Propranolol is classified as a non-cardioselective sympatholytic beta blocker that crosses the blood–brain barrier. It is lipid soluble and also has sodium channel blocking effects. Propranolol is a non-selective beta blocker; that is, it blocks the action of epinephrine (adrenaline) and norepinephrine (noradrenaline) at both β1- and β2-adrenergic receptors. It has little intrinsic sympathomimetic activity, but has strong membrane stabilizing activity (only at high blood concentrations, e.g. overdose).[citation needed] Propranolol is able to cross the blood–brain barrier and exert effects in the central nervous system in addition to its peripheral activity.[22]

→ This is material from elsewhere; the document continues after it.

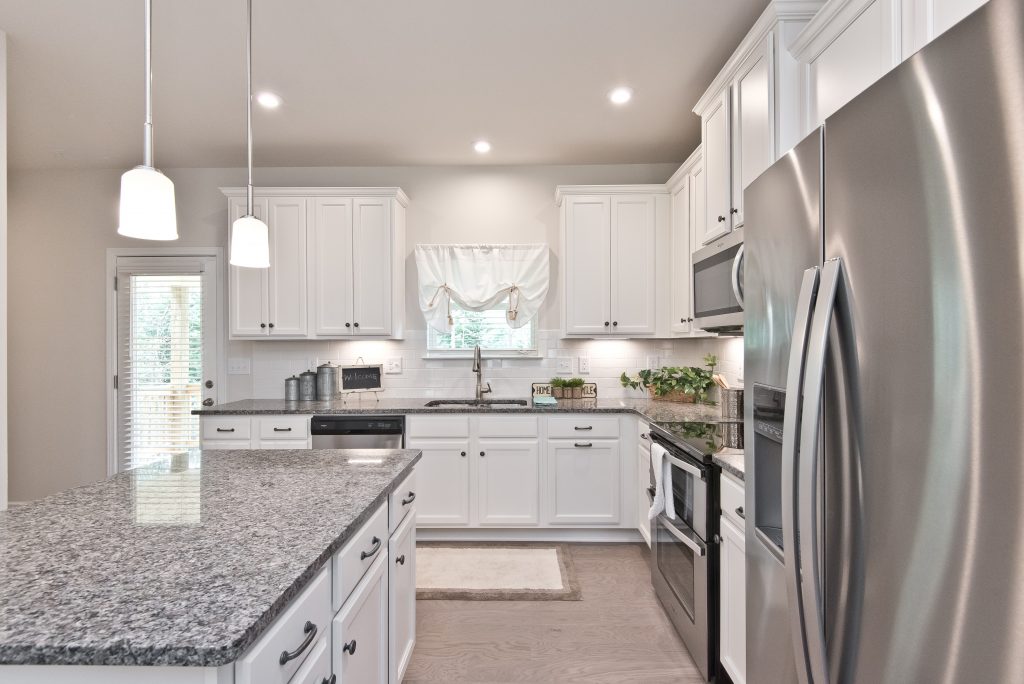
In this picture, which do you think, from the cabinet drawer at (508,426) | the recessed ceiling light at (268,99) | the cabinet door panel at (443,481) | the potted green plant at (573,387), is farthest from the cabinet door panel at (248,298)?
the potted green plant at (573,387)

In addition to blockade of adrenergic receptors, propranolol has weak inhibitory effects on the norepinephrine transporter and/or weakly stimulates norepinephrine release (i.e., the concentration of norepinephrine is increased in the synapse).[41][42] Since propranolol blocks β-adrenoceptors, the increase in synaptic norepinephrine only results in α-adrenoceptor activation, with the α1-adrenoceptor being particularly important for effects observed in animal models.[41][42] Therefore, it can be looked upon as a weak indirect α1-adrenoceptor agonist in addition to potent β-adrenoceptor antagonist.[41][42] In addition to its effects on the adrenergic system, there is evidence that indicates that propranolol may function as an antagonist of certain serotonin receptors, namely the 5-HT1A and 5-HT1B receptors.[43][44]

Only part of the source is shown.